My dad and I were having a conversation about business the other day. We were discussing how companies of late are often putting more money into marketing sub-par products, than producing genuinely good ones.
I used to think the baby-boomer expression, “They don’t make things like they used to” was just a misguided product of good memories—after all, everything that comes out of your generation is the best, right? But there is definitely something to be said for build quality in the manufacturing of yesteryear.
Even up until the mid 1990s, build quality in select vehicle manufacturers was at its absolute best—before stiff competition among other factors forced the majority of auto makers to cheapen vehicles in order to turn a profit. One such example of a best-in-class vehicle was the Mercedes-Benz E-Class with the W124 chassis. Rock-solid, safe and reliable; some automotive enthusiasts have dared to call it the “Best Mercedes-Benz Ever” and even, “The Best Car of the Past Thirty Years”. I’m sure that’s a hotly debatable topic, but from the research I’ve done on the vehicle, and considering that ultimately what defines a good car is stellar performance in every testable category, I don’t think those claims are entirely misguided.
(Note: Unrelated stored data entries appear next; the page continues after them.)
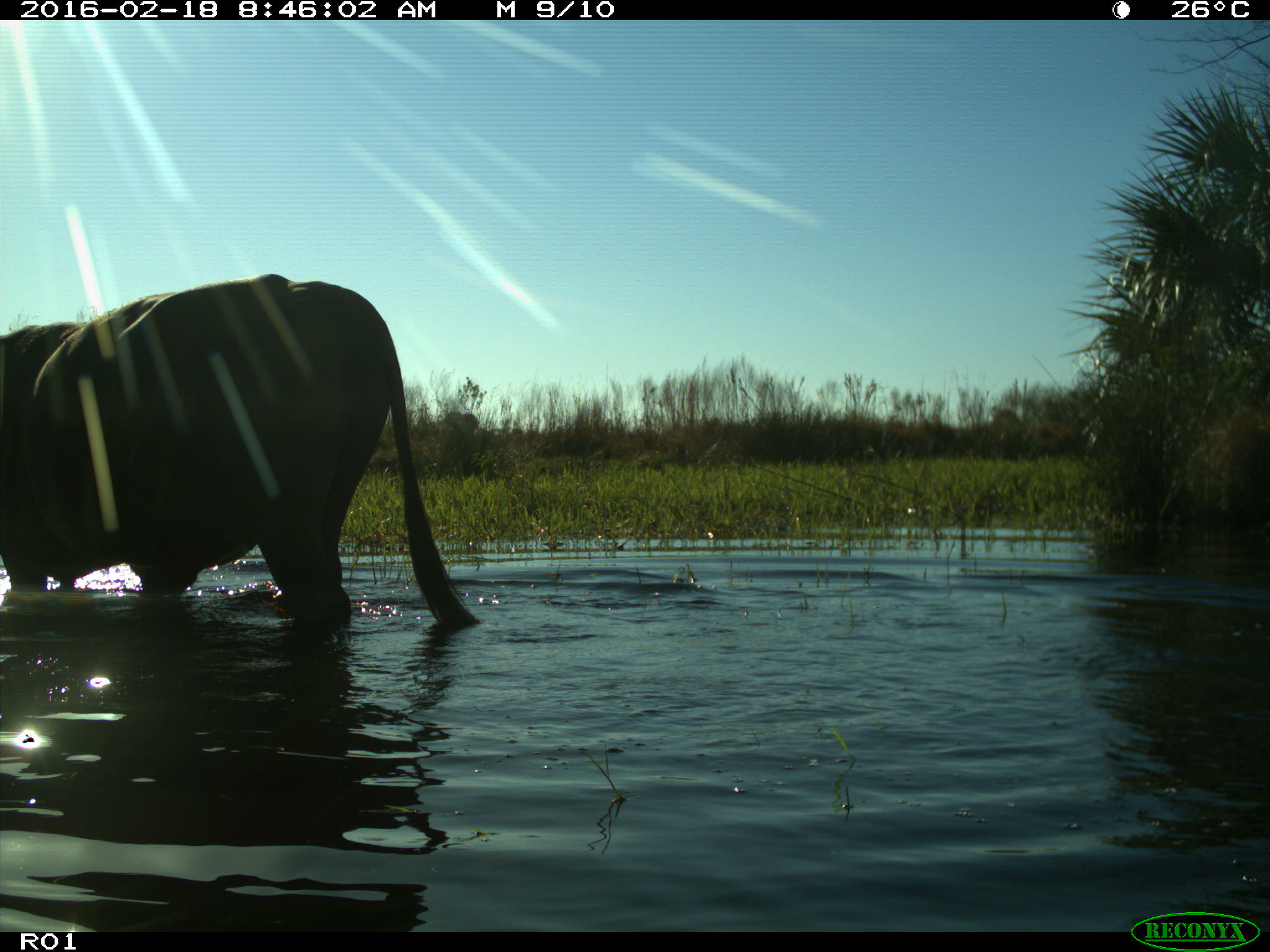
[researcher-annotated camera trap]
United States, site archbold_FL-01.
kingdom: Animalia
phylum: Chordata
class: Mammalia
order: Artiodactyla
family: Bovidae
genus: Bos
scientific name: Bos taurus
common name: domestic cow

At one point in the conversation, my dad said, “I always say, ‘I wish they could make all products like Barbasol.’” In case you’re unaware, Barbasol is a shaving cream that’s been around since the dinosaurs—well, almost: 1919. Since then they’ve gained a reputation for having a quality product. One thing my father noted about Barbasol is that it’s, in my words, the Maxwell House of the shaving world: good to the last drop. The can doesn’t clog up and cheat you out of 25% of the remaining cream. It goes until it just can’t go anymore. An average-sized can lasts about four months when used every day, according to my dad.
Now, while I do use a Remington hair trimmer, I’m not the shaving type so I doubt I’ll be purchasing Barbasol anytime soon. But the point is: Barbasol coasts on its quality, not its gargantuan marketing campaign.
Marketing works. That’s why people do it. The more people you can reach and the more corporate seeds you can plant in people’s minds in a short period of time, the more likely you are to make a sale. The higher quality the marketing, the higher return on your investment—just like brand identity. But marketing products that fail easily, or even are engineered to fail, is just bunk and purely disreputable. Market your product: fine. But don’t market a piece of junk that’s predestined for the garbage can.
This all leads me to something many brand identity designers may not consider. With your designs that are intended to bring in profits to the company you’re designing for: have you considered whether you’re representing a reputable company?
I know it’s difficult to tell in many instances, and there are always mixed reviews on products. (Just browse through Amazon’s user reviews of a Black and Decker toaster once and you’ll probably see everything from, “It burned my house to the ground” to, “I loved it so much I bought three as Christmas gifts for the grandkids!”) And I’m not advocating buying the product you’re branding every time you start a project (although, that wouldn’t be a bad idea). I’m merely pointing out that as designers, our goal is to represent these companies in a positive way, and point as many people as possible to them. If we wouldn’t stand behind a bad product as consumers, it doesn’t make sense to painstakingly brand and inevitably promote a bad product! A good graphic designer makes it clear to the company s/he is working with that s/he is there to help promote and bring recognition to the company. But the good design becomes cheapened when it’s attached to a company that can’t match it in quality.
Let’s allow the bad products and services to fossilize and promote the truly good, useful ones. Because let’s be honest: the products that are built to last, and the services that are genuinely helpful, are the ones that deserve to keep going.